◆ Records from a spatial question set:
####
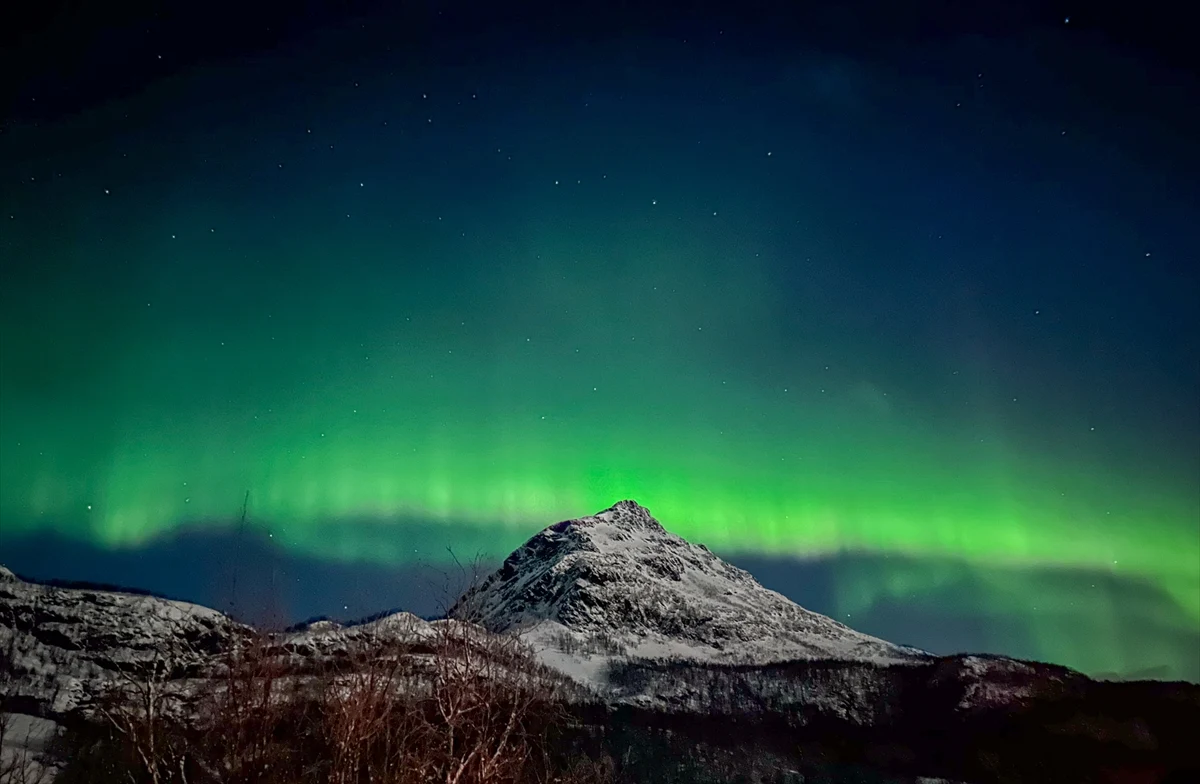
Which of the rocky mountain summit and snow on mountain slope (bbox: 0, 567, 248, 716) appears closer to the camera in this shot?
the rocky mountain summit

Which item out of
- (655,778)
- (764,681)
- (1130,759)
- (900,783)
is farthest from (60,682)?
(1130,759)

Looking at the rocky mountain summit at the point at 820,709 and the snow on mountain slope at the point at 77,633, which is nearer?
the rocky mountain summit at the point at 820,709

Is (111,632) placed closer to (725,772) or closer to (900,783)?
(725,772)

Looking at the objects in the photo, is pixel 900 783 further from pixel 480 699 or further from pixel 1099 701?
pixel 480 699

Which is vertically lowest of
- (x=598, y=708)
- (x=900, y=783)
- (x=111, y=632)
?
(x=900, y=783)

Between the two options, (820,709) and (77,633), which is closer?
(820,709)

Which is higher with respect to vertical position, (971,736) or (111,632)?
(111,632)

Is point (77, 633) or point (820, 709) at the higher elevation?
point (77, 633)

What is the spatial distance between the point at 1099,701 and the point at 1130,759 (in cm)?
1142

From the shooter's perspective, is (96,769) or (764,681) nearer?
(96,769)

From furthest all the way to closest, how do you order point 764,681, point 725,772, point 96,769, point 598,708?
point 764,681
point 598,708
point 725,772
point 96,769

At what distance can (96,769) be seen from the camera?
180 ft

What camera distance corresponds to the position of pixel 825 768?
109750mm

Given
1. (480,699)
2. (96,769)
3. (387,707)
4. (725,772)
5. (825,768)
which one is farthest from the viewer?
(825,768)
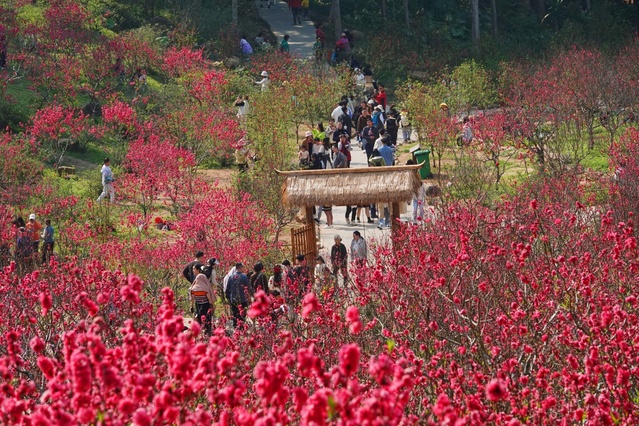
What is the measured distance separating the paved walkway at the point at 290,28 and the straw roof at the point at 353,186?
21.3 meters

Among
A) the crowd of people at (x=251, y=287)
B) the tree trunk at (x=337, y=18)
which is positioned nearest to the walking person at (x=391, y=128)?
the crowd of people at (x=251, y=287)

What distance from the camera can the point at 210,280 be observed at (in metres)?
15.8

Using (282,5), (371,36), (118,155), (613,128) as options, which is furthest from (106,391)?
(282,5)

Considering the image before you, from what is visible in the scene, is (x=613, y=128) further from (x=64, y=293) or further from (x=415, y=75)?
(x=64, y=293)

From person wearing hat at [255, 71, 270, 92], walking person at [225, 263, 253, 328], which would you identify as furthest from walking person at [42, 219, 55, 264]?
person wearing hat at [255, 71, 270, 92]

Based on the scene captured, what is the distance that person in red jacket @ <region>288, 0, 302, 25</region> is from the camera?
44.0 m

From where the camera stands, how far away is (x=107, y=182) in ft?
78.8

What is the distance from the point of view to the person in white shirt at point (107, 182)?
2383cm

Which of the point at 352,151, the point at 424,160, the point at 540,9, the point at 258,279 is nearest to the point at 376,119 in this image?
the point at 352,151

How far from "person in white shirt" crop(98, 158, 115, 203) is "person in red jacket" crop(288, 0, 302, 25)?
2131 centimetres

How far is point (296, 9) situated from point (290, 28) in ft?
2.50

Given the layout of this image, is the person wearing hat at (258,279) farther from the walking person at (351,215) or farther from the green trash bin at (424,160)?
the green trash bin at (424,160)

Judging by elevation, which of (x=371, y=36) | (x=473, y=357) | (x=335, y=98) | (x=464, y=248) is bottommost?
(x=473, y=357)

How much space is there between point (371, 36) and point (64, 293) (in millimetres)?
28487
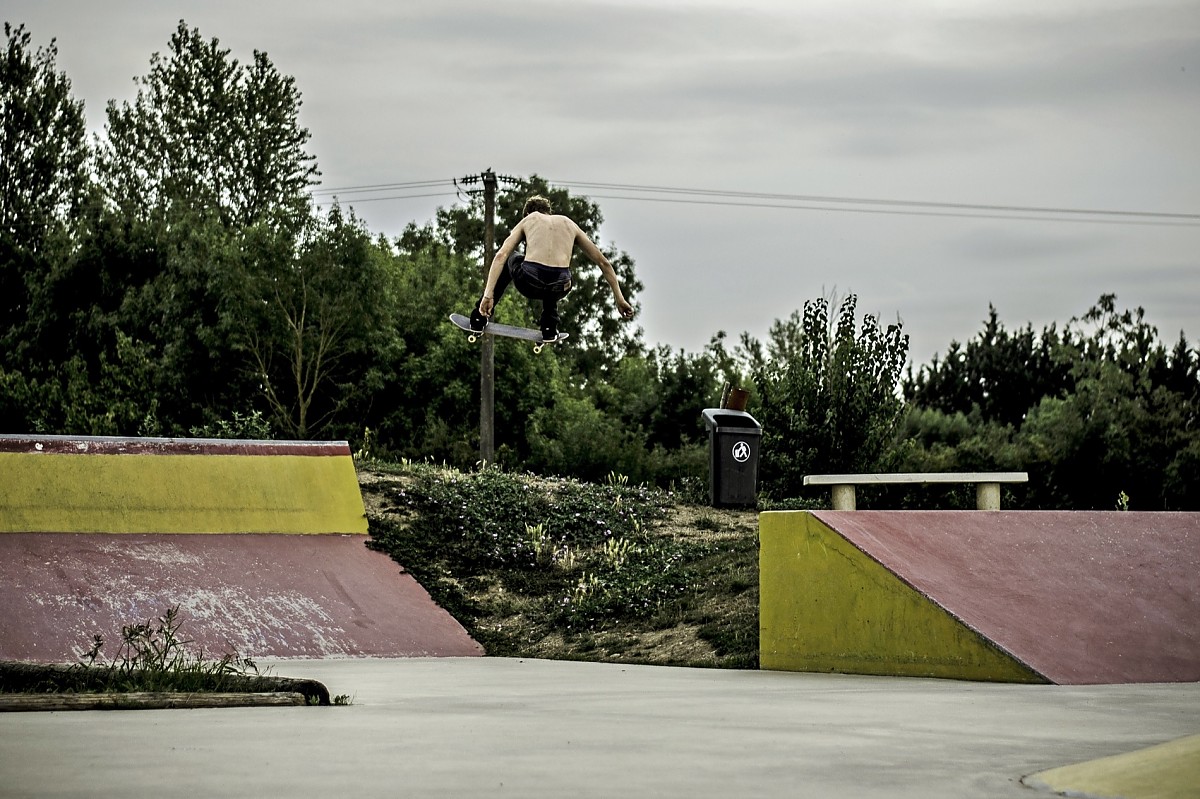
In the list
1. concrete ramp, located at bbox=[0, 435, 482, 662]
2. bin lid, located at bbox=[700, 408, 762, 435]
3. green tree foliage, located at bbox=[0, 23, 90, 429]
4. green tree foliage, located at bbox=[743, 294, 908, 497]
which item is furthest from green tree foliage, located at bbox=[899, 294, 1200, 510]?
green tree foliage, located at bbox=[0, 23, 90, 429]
####
◆ Exercise instructions: Repeat the entries exactly. Pictures are excluded from the copy.

◆ Solved problem:
Which of the rocky mountain summit and snow on mountain slope (bbox: 0, 567, 248, 716) appears closer to the camera in this shot?
the rocky mountain summit

Which item out of
- (655,778)
- (764,681)
- (1130,759)
- (900,783)
is farthest from (60,682)?
(1130,759)

Looking at the rocky mountain summit at the point at 820,709 and the snow on mountain slope at the point at 77,633, which is nearer?
the rocky mountain summit at the point at 820,709

Is (111,632) placed closer to (725,772) or closer to (900,783)?
(725,772)

Looking at the objects in the photo, is pixel 900 783 further from pixel 480 699 or further from pixel 1099 701?
pixel 480 699

Which is vertically lowest of
- (x=598, y=708)
- (x=900, y=783)
- (x=111, y=632)
?
(x=900, y=783)

Between the two options, (820,709) and (77,633), which is closer?
(820,709)

Which is higher with respect to vertical position, (971,736) or (111,632)?
(111,632)

Is point (77, 633) or point (820, 709) at the higher elevation?
point (77, 633)

What is the spatial distance between the point at 1099,701 and the point at 1130,759 (in cm)?
1142

From the shooter's perspective, is (96,769) or (764,681) nearer?
(96,769)

From furthest all the way to closest, how do you order point 764,681, point 725,772, point 96,769, point 598,708?
point 764,681
point 598,708
point 725,772
point 96,769

At what distance can (96,769) be seen from the camera?
180 ft

What camera distance corresponds to the position of pixel 825 768?
109750mm

Given
1. (480,699)
2. (96,769)
3. (387,707)
4. (725,772)
5. (825,768)
which one is farthest from the viewer?
(825,768)
What is the measured distance separating the paved walkway at the point at 290,28 and the straw roof at the point at 353,186?
21.3 meters

Among
A) the crowd of people at (x=251, y=287)
B) the tree trunk at (x=337, y=18)
which is positioned nearest to the walking person at (x=391, y=128)?
the crowd of people at (x=251, y=287)

What distance from the camera can the point at 210,280 be observed at (in metres)?
15.8

Using (282,5), (371,36), (118,155), (613,128) as options, which is furthest from (106,391)?
(282,5)

Considering the image before you, from what is visible in the scene, is (x=613, y=128) further from (x=64, y=293) or further from (x=415, y=75)?
(x=64, y=293)

From person wearing hat at [255, 71, 270, 92], walking person at [225, 263, 253, 328], which would you identify as furthest from walking person at [42, 219, 55, 264]?
person wearing hat at [255, 71, 270, 92]

Based on the scene captured, what is the distance that person in red jacket @ <region>288, 0, 302, 25</region> is from the camera?
44.0 m

From where the camera stands, how far away is (x=107, y=182) in ft?
78.8

What is the distance from the point of view to the person in white shirt at point (107, 182)?
2383cm

Which of the point at 352,151, the point at 424,160, the point at 540,9, the point at 258,279 is nearest to the point at 376,119 in this image?
the point at 352,151

How far from "person in white shirt" crop(98, 158, 115, 203) is "person in red jacket" crop(288, 0, 302, 25)?
2131 centimetres

How far is point (296, 9) situated from point (290, 28) in ft?
2.50

Given the layout of this image, is the person wearing hat at (258,279) farther from the walking person at (351,215) or farther from the green trash bin at (424,160)?
the green trash bin at (424,160)

Judging by elevation, which of (x=371, y=36) | (x=473, y=357) | (x=335, y=98) | (x=464, y=248) is bottommost?
(x=473, y=357)

How much space is there between point (371, 36) and point (64, 293) (in millimetres)?
28487
In the list
1. concrete ramp, located at bbox=[0, 435, 482, 662]
2. bin lid, located at bbox=[700, 408, 762, 435]
3. green tree foliage, located at bbox=[0, 23, 90, 429]
4. green tree foliage, located at bbox=[743, 294, 908, 497]
which item is furthest from green tree foliage, located at bbox=[899, 294, 1200, 510]?
green tree foliage, located at bbox=[0, 23, 90, 429]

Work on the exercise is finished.